From: "Michael S. Tsirkin" <mst@redhat.com>
To: Alexander Duyck <alexander.duyck@gmail.com>
Cc: Wei Yang <weiyang@linux.vnet.ibm.com>,
"Tantilov, Emil S" <emil.s.tantilov@intel.com>,
"kvm@vger.kernel.org" <kvm@vger.kernel.org>,
"qemu-devel@nongnu.org" <qemu-devel@nongnu.org>,
"Brandeburg, Jesse" <jesse.brandeburg@intel.com>,
"Rustad, Mark D" <mark.d.rustad@intel.com>,
"Wyborny, Carolyn" <carolyn.wyborny@intel.com>,
Eric Auger <eric.auger@linaro.org>,
"Skidmore, Donald C" <donald.c.skidmore@intel.com>,
"zajec5@gmail.com" <zajec5@gmail.com>,
Alexander Graf <agraf@suse.de>,
intel-wired-lan <intel-wired-lan@lists.osuosl.org>,
"Kirsher, Jeffrey T" <jeffrey.t.kirsher@intel.com>,
Or Gerlitz <gerlitz.or@gmail.com>,
"Williams, Mitch A" <mitch.a.williams@intel.com>,
"Jani, Nrupal" <nrupal.jani@intel.com>,
Bjorn Helgaas <bhelgaas@google.com>,
"a.motakis@virtualopensystems.com"
<a.motakis@virtualopensystems.com>,
"Lan, Tianyu" <tianyu.lan@intel.com>,
"b.reynal@virtualopensystems.com"
<b.reynal@virtualopensystems.com>,
"linux-api@vger.kernel.org" <linux-api@vger.kernel.org>,
"Nelson, Shannon" <shannon.nelson@intel.com>,
"Dong, Eddie" <eddie.dong@intel.com>,
Alex Williamson <alex.williamson@redhat.com>,
"linux-kernel@vger.kernel.org" <linux-kernel@vger.kernel.org>,
"Ronciak, John" <john.ronciak@intel.com>,
Netdev <netdev@vger.kernel.org>,
Paolo Bonzini <pbonzini@redhat.com>
Subject: Re: [Qemu-devel] [RFC PATCH V2 0/3] IXGBE/VFIO: Add live migration support for SRIOV NIC
Date: Tue, 1 Dec 2015 19:37:51 +0200 [thread overview]
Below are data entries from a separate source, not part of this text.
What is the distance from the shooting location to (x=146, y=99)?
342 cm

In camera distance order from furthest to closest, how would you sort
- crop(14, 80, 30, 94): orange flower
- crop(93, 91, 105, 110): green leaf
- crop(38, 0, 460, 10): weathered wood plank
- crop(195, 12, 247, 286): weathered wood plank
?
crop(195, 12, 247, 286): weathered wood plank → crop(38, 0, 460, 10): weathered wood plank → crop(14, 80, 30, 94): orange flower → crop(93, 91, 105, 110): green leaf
Message-ID: <20151201193026-mutt-send-email-mst@redhat.com> (raw)
In-Reply-To: <CAKgT0UfLEJpV-KdqRGfzBeas8bdqfHCmT5Xc8iVVP03g_pQO8A@mail.gmail.com>
On Tue, Dec 01, 2015 at 09:04:32AM -0800, Alexander Duyck wrote:
> On Tue, Dec 1, 2015 at 7:28 AM, Michael S. Tsirkin <mst@redhat.com> wrote:
> > On Tue, Dec 01, 2015 at 11:04:31PM +0800, Lan, Tianyu wrote:
> >>
> >>
> >> On 12/1/2015 12:07 AM, Alexander Duyck wrote:
> >> >They can only be corrected if the underlying assumptions are correct
> >> >and they aren't. Your solution would have never worked correctly.
> >> >The problem is you assume you can keep the device running when you are
> >> >migrating and you simply cannot. At some point you will always have
> >> >to stop the device in order to complete the migration, and you cannot
> >> >stop it before you have stopped your page tracking mechanism. So
> >> >unless the platform has an IOMMU that is somehow taking part in the
> >> >dirty page tracking you will not be able to stop the guest and then
> >> >the device, it will have to be the device and then the guest.
> >> >
> >> >>>Doing suspend and resume() may help to do migration easily but some
> >> >>>devices requires low service down time. Especially network and I got
> >> >>>that some cloud company promised less than 500ms network service downtime.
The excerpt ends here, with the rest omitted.